— START DATA FOR PROCESSING —

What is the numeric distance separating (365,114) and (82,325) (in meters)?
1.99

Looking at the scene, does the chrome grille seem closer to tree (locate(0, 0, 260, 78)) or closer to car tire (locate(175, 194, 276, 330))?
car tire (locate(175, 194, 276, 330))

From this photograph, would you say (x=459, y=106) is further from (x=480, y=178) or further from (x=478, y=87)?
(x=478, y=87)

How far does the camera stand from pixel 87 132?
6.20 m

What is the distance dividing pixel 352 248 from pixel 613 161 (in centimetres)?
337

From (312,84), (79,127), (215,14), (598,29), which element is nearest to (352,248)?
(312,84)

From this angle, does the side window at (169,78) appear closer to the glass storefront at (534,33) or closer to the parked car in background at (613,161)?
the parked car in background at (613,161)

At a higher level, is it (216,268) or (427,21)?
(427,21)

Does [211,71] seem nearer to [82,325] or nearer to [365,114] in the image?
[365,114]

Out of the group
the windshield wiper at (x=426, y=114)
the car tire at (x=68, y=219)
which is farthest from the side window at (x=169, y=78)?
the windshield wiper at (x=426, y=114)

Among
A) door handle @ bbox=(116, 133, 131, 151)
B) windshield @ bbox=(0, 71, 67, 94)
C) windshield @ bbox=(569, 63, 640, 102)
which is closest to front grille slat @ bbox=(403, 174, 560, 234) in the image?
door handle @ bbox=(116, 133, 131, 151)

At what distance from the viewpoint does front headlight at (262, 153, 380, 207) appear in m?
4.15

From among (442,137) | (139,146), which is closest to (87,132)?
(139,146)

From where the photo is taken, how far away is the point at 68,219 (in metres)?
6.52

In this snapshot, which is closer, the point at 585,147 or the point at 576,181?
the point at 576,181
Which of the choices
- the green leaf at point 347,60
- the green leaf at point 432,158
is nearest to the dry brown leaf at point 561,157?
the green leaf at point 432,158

— END DATA FOR PROCESSING —

Reproduce the items word for word, starting with the line that contains "At a higher" and continuing through the last line of the items.

_RESPONSE BELOW:_
At a higher level, is it (216,268) or (427,21)?
(427,21)

Does [211,71] seem nearer to [82,325] or nearer to [365,114] in the image?
[365,114]

Out of the group
the windshield wiper at (x=426, y=114)
the car tire at (x=68, y=219)
which is farthest from the side window at (x=169, y=78)?
the windshield wiper at (x=426, y=114)

Among
A) door handle @ bbox=(116, 133, 131, 151)
B) windshield @ bbox=(0, 71, 67, 94)
C) windshield @ bbox=(569, 63, 640, 102)
which is closest to front grille slat @ bbox=(403, 174, 560, 234) in the image?
door handle @ bbox=(116, 133, 131, 151)

At what distance from the viewpoint does front headlight at (262, 153, 380, 207) appear in m?
4.15

From among (442,137) | (139,146), which is closest to (87,132)?
(139,146)

From where the photo is taken, how far away is the point at 68,219 (in metres)?
6.52

In this snapshot, which is closer, the point at 585,147 or the point at 576,181?
the point at 576,181
Which of the choices
- the green leaf at point 347,60
- the green leaf at point 432,158
is nearest to the dry brown leaf at point 561,157?
the green leaf at point 432,158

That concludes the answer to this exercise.